* _Exercises_
A: Answer these questions about the Gauss-Seidel solver excerpt:
(i) Which vDSP function computes the dot products in the Double version?
(ii) Which file contains the class TestCaseGaussSeidelSolver_vDSP?
(iii) What is pre-calculated in C++ for the METAL kernel implementation?
B: In the Gauss-Seidel solver excerpt, find the part that opens with the words containing "class TestCaseGaussSeidelSolver_metal in" and closes with "pre-calculated in C++.". Write that part out again, swapping "kernel" for "shader".

The main part is as follows.
Float:
for ( int i = 0; i < dim; i++ ) {
float dot1 = 0.0;
if ( i > 0 ) {
vDSP_dotpr(&(A[dim * i]), 1, x1, 1, &dot1, i );
}
float dot2 = 0.0;
if ( i < dim - 1 ) {
vDSP_dotpr( &(A[dim * i + (i+1)]), 1, &(x2[(i+1)]), 1, &dot2, (dim - 1) - i );
}
sums[i] = dot1 + dot2;
}
vDSP_vsbm( b, 1, sums, 1, Dinv, 1, x1, 1, dim );
vDSP_vsub( x1, 1, x2, 1, sums_err, 1, dim );
float dot_err;
vDSP_dotpr(sums_err, 1, sums_err, 1, &dot_err, dim );
float err = sqrt(dot_err);
Double:
for ( int i = 0; i < this->m_dim; i++ ) {
double dot1 = 0.0;
if ( i > 0 ) {
vDSP_dotprD(&(A[dim * i]), 1, x1, 1, &dot1, i );
}
double dot2 = 0.0;
if ( i < dim - 1 ) {
vDSP_dotprD( &(A[ dim * i + (i+1)]), 1, &(x2[(i+1)]), 1, &dot2, (dim - 1) - i );
}
sums[i] = dot1 + dot2;
}
vDSP_vsbmD( b, 1, sums, 1, Dinv, 1, x1, 1, dim );
vDSP_vsubD( x1, 1, x2, 1, sums_err, 1, dim );
double dot_err;
vDSP_dotprD(sums_err, 1, sums_err, 1, &dot_err, dim );
double err = sqrt(dot_err);
Please see class TestCaseGaussSeidelSolver_vDSP
in test_gauss_seidel_solver.cpp for details.
class TestCaseGaussSeidelSolver_metal in test_gauss_seidel_solver.cpp
This is a METAL kernel implementation The inverse of the diagonal elements are pre-calculated in C++.

Spatial relationship records
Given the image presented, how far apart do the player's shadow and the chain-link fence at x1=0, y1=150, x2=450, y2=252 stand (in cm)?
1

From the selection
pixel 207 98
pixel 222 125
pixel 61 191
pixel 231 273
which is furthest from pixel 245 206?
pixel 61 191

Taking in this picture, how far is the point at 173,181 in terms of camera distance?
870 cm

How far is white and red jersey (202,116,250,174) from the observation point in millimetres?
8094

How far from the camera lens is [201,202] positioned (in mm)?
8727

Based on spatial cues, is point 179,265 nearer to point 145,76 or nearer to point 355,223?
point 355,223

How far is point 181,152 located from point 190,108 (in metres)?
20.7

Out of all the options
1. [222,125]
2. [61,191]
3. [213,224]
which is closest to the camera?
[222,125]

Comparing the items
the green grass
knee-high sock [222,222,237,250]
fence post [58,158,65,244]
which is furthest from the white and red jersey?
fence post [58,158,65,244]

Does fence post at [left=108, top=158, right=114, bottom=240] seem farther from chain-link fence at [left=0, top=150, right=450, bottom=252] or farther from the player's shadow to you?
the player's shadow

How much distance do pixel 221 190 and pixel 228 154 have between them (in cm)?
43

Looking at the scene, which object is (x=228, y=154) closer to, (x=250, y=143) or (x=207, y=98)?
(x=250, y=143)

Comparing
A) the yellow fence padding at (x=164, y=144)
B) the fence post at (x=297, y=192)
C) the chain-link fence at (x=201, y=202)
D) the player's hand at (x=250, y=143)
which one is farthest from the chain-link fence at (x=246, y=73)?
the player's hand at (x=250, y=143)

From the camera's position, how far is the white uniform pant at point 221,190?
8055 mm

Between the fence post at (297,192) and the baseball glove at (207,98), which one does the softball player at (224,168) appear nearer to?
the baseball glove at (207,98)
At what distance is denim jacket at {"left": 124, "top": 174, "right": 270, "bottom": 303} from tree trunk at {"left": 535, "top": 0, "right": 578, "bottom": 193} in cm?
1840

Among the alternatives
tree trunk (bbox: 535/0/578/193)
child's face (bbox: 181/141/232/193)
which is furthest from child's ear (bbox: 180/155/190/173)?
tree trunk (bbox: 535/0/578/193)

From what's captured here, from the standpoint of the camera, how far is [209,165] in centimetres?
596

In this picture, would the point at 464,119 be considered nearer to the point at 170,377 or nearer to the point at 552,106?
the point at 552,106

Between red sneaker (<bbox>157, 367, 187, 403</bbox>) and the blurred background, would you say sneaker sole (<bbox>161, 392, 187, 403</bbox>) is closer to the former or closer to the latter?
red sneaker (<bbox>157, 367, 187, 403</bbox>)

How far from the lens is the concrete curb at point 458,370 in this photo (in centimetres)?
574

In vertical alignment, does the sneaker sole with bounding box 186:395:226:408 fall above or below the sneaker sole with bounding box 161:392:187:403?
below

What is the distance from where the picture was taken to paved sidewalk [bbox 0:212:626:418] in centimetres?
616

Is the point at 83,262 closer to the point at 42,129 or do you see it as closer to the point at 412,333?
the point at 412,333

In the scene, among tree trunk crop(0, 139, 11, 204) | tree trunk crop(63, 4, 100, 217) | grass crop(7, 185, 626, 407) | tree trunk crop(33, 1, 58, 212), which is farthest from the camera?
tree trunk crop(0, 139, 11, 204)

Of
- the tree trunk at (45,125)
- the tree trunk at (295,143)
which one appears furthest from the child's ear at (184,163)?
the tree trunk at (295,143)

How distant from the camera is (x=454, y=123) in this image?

* _Answers provided_
A:
(i) vDSP_dotprD
(ii) test_gauss_seidel_solver.cpp
(iii) The inverse of the diagonal elements

B:
class TestCaseGaussSeidelSolver_metal in test_gauss_seidel_solver.cpp
This is a METAL shader implementation The inverse of the diagonal elements are pre-calculated in C++.